31. Rethink Pancreatic Fibrosis
Re-evaluate the role of fibrosis in pancreatic cancer; if it’s a host response rather than a tumor adaptive strategy, promoting fibroblasts might be beneficial by increasing competition for space and potentially killing off tumor cells, contrary to current approaches.
6 Key Quotes
I think that in cancers, we see non-linearities all the time. And again, the feedback, the evolutionary dynamics of resistance, for example, is a good example of that. And we can't intuitively predict those things. We need to actually understand first principles and the underlying mathematics to capture that piece of it.
Bob Gatenby
If it worked, there wasn't resistance, but you know, from, from experience and over and over and over again, what, what you found was that you use this large dose pesticides, you can get a short term gain, but in the long term, it doesn't work. So believe your eyes.
Bob Gatenby
You can actually use the sensitive cells to destroy the resistant cells.
Bob Gatenby
In cancer, we're always looking for the magic bullet, the one that will eradicate the cancer and not the normal cells. And for a century, we've been looking for magic bullets, but maybe all we need is a series of pretty good bullets.
Bob Gatenby
In nonlinear systems, your intuition can be very misleading.
Peter Attia
Normal tissue cannot evolve because its birth and death is dependent on tissue controls. That's right. So knowing that chemotherapy, which is the earliest form of drug in the modern arsenal against cancer, says, how can we kill a cell that is not responding to cell cycle signaling?
Peter Attia
2 Protocols
Adaptive Therapy for Metastatic Prostate Cancer (Pilot Trial)

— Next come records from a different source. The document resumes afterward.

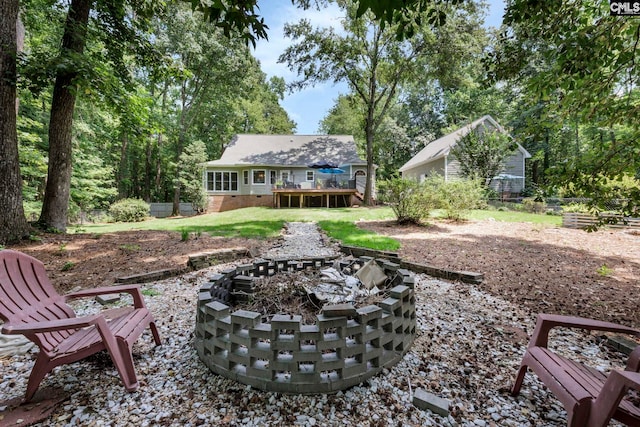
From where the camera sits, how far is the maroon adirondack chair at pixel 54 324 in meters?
1.86

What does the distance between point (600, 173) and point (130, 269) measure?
6.96m

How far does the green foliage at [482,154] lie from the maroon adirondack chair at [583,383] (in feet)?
56.1

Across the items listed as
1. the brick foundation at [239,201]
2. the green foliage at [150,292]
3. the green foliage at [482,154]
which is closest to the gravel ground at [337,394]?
the green foliage at [150,292]

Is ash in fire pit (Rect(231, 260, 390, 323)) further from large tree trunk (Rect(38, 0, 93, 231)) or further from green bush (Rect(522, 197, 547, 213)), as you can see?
green bush (Rect(522, 197, 547, 213))

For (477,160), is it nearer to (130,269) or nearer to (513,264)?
(513,264)

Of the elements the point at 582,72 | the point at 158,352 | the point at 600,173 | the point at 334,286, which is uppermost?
the point at 582,72

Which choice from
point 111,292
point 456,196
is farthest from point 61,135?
point 456,196

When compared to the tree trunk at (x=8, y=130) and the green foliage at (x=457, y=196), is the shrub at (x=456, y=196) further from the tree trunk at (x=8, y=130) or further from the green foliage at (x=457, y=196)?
the tree trunk at (x=8, y=130)

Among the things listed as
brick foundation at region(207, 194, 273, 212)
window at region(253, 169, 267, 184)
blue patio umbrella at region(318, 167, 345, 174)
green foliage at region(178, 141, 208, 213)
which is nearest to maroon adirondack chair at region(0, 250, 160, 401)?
blue patio umbrella at region(318, 167, 345, 174)

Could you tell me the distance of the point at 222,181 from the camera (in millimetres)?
21422

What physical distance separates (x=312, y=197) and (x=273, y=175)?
3596 millimetres

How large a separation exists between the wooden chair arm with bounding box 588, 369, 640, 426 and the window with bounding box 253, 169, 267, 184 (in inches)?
826

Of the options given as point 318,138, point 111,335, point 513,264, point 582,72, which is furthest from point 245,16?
point 318,138

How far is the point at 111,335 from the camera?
1971mm
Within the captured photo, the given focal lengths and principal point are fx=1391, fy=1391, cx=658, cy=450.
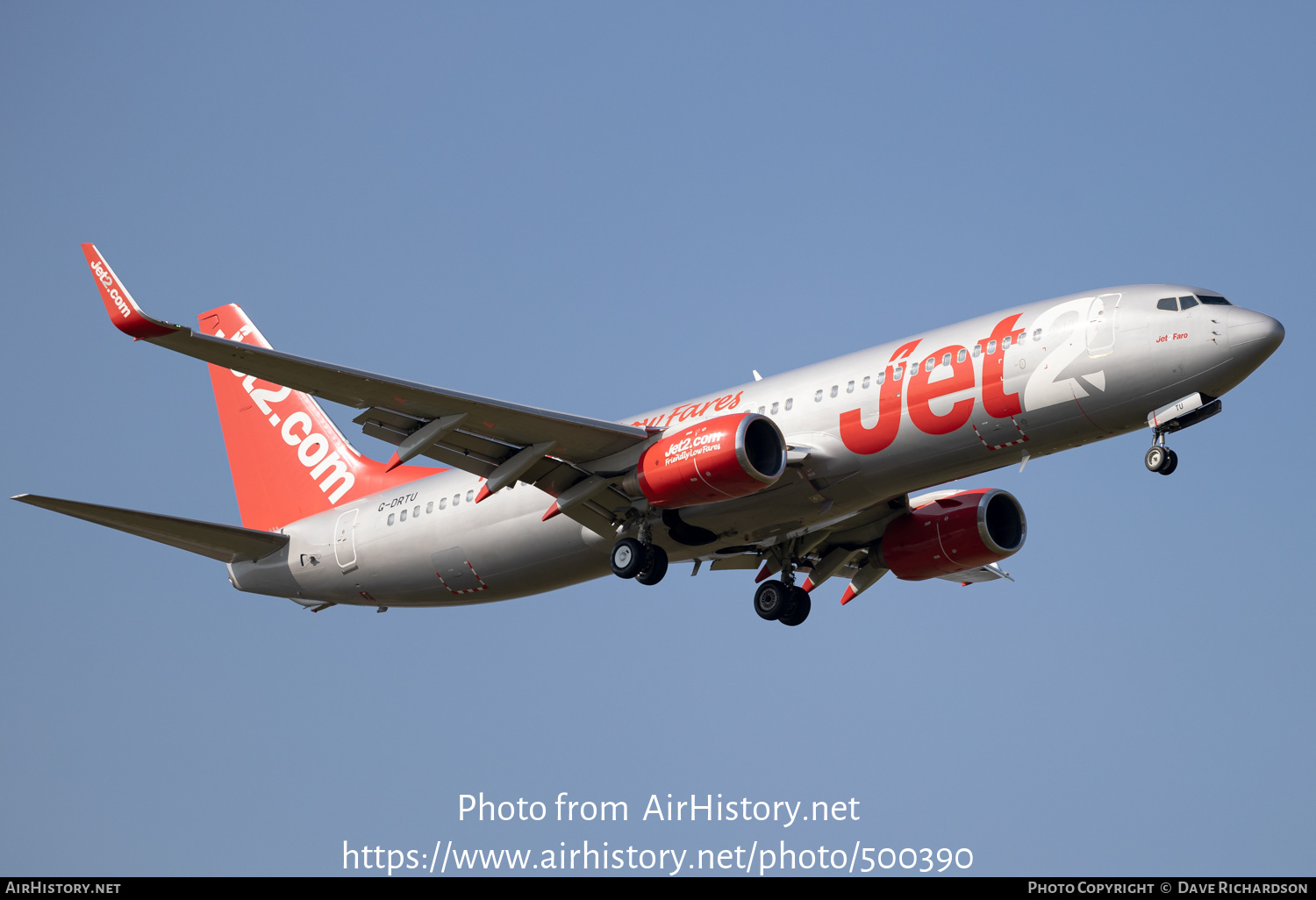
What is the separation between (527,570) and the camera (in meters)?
31.5

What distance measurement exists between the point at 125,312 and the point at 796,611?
17.2m

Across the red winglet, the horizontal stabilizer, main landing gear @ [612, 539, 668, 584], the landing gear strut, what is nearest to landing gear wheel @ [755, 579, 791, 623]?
the landing gear strut

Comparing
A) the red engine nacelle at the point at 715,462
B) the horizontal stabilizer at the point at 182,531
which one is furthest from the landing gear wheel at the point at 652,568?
the horizontal stabilizer at the point at 182,531

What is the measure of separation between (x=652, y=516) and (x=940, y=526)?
7538 millimetres

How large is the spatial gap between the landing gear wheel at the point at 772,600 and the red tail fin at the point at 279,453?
344 inches

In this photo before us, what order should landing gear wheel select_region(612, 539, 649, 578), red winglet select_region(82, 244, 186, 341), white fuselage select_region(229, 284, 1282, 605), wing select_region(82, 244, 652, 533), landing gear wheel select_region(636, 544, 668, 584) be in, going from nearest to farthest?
red winglet select_region(82, 244, 186, 341)
wing select_region(82, 244, 652, 533)
white fuselage select_region(229, 284, 1282, 605)
landing gear wheel select_region(612, 539, 649, 578)
landing gear wheel select_region(636, 544, 668, 584)

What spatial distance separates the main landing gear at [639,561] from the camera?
29.4m

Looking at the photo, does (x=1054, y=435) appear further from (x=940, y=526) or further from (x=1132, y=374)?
(x=940, y=526)

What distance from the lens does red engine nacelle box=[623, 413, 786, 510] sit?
1061 inches

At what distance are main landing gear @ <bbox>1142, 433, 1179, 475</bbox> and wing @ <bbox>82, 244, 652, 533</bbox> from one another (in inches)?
393

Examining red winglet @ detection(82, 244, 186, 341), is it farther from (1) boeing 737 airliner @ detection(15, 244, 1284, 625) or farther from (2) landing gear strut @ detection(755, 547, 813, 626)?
(2) landing gear strut @ detection(755, 547, 813, 626)

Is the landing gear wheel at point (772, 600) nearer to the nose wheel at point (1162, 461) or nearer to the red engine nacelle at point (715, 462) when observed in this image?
the red engine nacelle at point (715, 462)

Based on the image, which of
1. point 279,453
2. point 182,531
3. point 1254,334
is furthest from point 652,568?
point 279,453
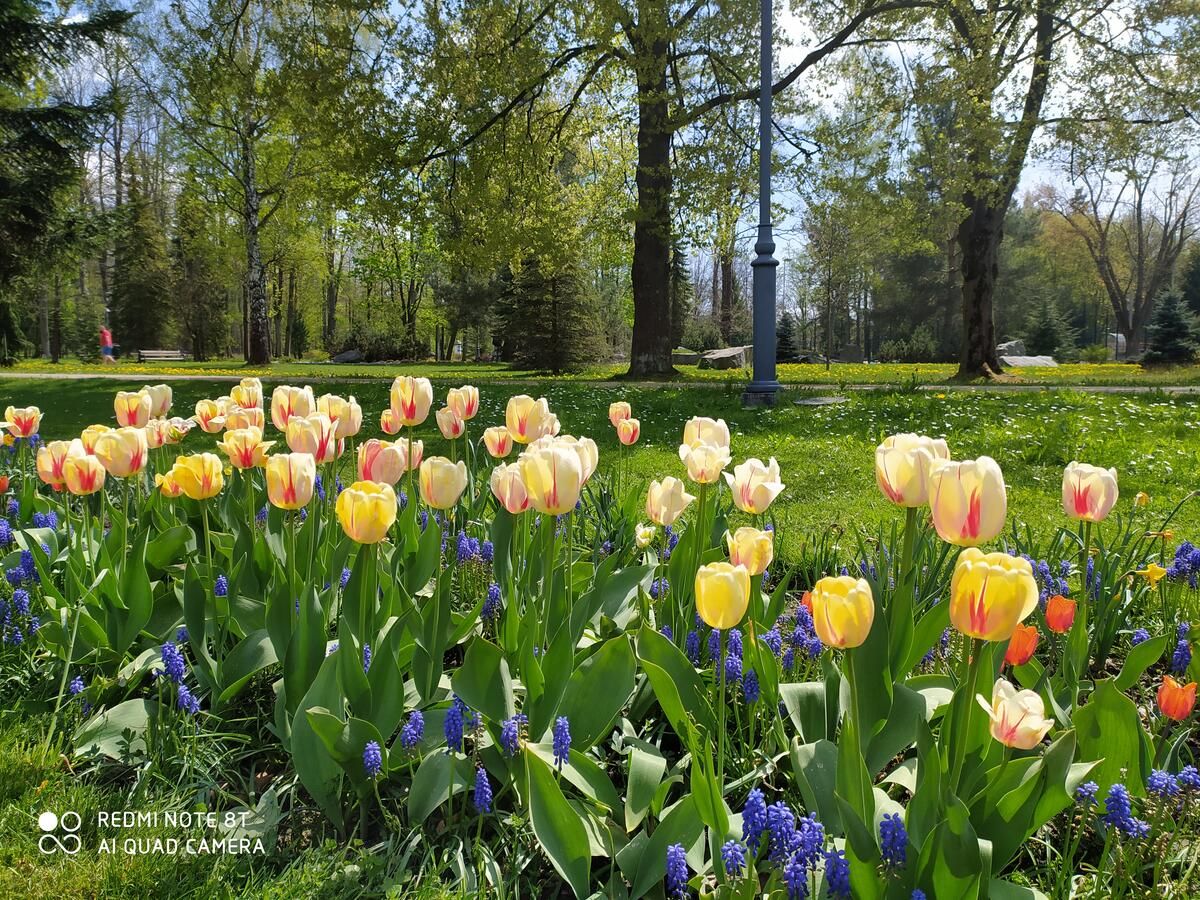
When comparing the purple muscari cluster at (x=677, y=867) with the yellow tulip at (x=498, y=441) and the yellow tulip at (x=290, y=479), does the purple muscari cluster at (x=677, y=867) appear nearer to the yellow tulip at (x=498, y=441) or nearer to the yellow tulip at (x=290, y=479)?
the yellow tulip at (x=290, y=479)

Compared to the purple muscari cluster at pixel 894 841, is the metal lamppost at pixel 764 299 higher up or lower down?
higher up

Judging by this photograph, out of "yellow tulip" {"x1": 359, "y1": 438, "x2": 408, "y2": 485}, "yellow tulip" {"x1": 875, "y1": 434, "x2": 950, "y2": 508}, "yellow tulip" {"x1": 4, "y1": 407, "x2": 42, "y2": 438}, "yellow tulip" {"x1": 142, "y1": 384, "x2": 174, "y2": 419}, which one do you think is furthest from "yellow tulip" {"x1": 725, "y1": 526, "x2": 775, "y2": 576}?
"yellow tulip" {"x1": 4, "y1": 407, "x2": 42, "y2": 438}

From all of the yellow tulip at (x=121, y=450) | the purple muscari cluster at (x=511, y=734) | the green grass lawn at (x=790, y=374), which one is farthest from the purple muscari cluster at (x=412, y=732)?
the green grass lawn at (x=790, y=374)

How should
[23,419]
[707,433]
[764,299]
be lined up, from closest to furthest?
[707,433]
[23,419]
[764,299]

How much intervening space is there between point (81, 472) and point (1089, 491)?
2.48 m

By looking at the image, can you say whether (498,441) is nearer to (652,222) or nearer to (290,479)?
(290,479)

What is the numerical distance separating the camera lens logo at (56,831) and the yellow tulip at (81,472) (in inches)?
33.1

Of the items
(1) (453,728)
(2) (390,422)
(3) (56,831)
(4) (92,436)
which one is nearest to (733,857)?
(1) (453,728)

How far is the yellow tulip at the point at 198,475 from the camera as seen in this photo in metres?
1.96

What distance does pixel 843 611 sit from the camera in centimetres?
109

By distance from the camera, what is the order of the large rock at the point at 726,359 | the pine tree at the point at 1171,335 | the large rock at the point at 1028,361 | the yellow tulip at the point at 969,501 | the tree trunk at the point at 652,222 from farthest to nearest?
the large rock at the point at 1028,361
the large rock at the point at 726,359
the pine tree at the point at 1171,335
the tree trunk at the point at 652,222
the yellow tulip at the point at 969,501

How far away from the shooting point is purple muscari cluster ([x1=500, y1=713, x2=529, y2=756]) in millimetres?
1464

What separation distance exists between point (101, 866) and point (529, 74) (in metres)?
12.1

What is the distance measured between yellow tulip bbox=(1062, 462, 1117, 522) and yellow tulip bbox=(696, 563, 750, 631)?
813 mm
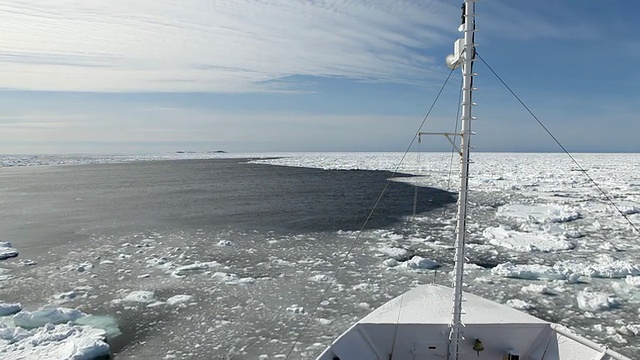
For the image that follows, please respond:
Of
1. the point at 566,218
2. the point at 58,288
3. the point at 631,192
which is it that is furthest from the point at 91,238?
the point at 631,192

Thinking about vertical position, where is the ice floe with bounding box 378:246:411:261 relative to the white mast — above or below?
below

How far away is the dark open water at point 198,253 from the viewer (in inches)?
248

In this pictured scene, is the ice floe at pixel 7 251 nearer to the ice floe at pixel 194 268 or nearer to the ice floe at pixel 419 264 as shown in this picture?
the ice floe at pixel 194 268

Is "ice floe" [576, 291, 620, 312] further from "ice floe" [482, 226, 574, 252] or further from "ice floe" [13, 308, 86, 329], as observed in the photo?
"ice floe" [13, 308, 86, 329]

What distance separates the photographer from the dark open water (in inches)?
248

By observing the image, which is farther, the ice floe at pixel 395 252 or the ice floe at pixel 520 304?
the ice floe at pixel 395 252

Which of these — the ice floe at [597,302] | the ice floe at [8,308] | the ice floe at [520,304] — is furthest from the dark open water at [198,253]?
the ice floe at [597,302]

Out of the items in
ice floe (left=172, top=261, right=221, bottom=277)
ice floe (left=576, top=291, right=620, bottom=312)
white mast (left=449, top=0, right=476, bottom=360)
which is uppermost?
white mast (left=449, top=0, right=476, bottom=360)

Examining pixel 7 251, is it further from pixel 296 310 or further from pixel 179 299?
pixel 296 310

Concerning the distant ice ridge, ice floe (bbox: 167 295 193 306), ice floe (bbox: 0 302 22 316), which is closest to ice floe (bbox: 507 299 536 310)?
ice floe (bbox: 167 295 193 306)

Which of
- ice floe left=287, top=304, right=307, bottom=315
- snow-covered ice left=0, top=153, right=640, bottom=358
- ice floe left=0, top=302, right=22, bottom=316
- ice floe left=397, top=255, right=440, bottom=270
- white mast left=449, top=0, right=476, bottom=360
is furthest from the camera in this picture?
ice floe left=397, top=255, right=440, bottom=270

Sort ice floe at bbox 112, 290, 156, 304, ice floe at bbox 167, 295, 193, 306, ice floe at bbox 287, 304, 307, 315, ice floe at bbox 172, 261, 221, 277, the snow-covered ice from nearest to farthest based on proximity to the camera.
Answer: the snow-covered ice, ice floe at bbox 287, 304, 307, 315, ice floe at bbox 167, 295, 193, 306, ice floe at bbox 112, 290, 156, 304, ice floe at bbox 172, 261, 221, 277

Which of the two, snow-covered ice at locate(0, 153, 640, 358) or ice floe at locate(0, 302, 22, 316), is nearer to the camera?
snow-covered ice at locate(0, 153, 640, 358)

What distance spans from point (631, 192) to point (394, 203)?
1298 cm
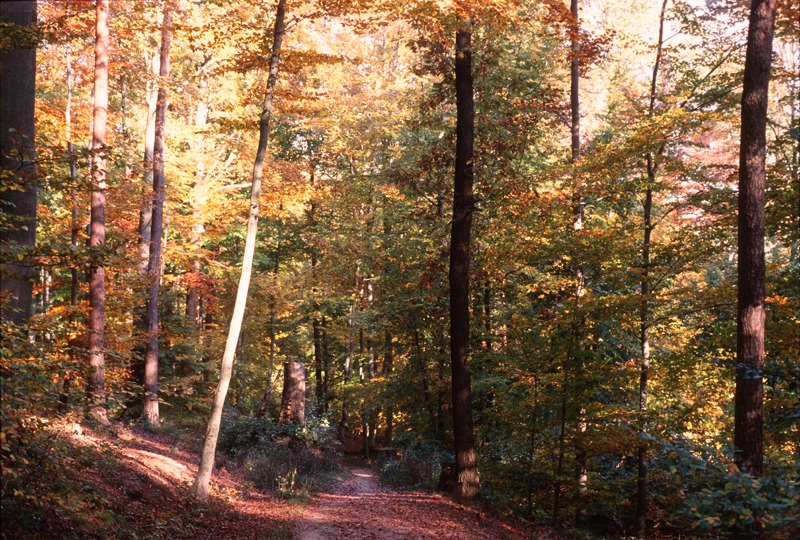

Bob Gatenby- Administer abiraterone (drug) until the tumor's PSA value responds to 50% of its pre-treatment value.
- Withdraw the drug and allow the tumor to grow back.
- Re-administer the drug when the PSA returns to the pre-treatment level.
- Repeat cycling, ideally hitting three successive cycles where the resistant cell population is driven towards extinction.
Pediatric Leukemia Treatment (General Approach)
Bob Gatenby- Administer induction therapy to reduce tumor burden.
- Immediately follow with a different group of drugs.
- Administer another group of drugs sequentially.